[Start EXCERPTED RECORDS]

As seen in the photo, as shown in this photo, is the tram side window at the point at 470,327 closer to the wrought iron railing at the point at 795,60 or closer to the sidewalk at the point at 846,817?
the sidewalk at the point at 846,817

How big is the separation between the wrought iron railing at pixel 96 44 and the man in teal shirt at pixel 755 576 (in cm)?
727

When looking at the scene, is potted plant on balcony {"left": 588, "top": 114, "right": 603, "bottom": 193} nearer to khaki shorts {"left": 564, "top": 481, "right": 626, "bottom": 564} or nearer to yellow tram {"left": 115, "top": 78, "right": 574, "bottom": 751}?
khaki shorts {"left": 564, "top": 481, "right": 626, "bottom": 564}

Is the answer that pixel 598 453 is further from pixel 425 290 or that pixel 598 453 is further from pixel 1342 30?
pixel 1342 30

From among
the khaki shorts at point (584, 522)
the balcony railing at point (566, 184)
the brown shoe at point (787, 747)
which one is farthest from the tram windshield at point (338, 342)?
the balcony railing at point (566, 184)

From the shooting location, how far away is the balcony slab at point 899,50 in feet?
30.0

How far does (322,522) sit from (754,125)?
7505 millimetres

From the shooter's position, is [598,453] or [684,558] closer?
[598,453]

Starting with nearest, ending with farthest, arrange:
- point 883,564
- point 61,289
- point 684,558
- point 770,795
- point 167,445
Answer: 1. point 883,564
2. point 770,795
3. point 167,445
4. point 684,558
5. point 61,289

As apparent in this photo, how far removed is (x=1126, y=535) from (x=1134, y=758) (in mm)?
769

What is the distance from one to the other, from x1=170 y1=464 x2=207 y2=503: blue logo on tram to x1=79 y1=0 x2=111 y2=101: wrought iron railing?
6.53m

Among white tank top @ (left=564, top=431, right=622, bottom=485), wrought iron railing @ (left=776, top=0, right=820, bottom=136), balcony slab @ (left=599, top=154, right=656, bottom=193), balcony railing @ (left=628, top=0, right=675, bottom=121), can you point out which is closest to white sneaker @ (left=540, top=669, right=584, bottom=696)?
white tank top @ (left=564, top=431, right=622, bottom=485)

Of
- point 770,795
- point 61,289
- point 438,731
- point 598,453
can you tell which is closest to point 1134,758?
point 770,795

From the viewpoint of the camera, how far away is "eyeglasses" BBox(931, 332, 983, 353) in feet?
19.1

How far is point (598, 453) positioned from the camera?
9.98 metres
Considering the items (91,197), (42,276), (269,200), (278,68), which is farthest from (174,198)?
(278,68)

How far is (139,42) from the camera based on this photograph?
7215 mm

[End EXCERPTED RECORDS]

Copy out, without any changes, the stretch of the records from the line containing "Among white tank" through the end of the records.

Among white tank top @ (left=564, top=431, right=622, bottom=485), wrought iron railing @ (left=776, top=0, right=820, bottom=136), balcony slab @ (left=599, top=154, right=656, bottom=193), balcony railing @ (left=628, top=0, right=675, bottom=121), can you point out which is closest to white sneaker @ (left=540, top=669, right=584, bottom=696)?
white tank top @ (left=564, top=431, right=622, bottom=485)

Of
- point 770,795
- point 61,289
- point 438,731
- point 598,453
can you tell which is closest to point 1134,758?
point 770,795

From the viewpoint of the camera, how far away is "eyeglasses" BBox(931, 332, 983, 353) in feet?
19.1

How far is point (598, 453) positioned from the camera?
9.98 metres
Considering the items (91,197), (42,276), (269,200), (278,68), which is farthest from (174,198)?
(278,68)

How far is (139,42) from the camera based on this photograph?
7215 mm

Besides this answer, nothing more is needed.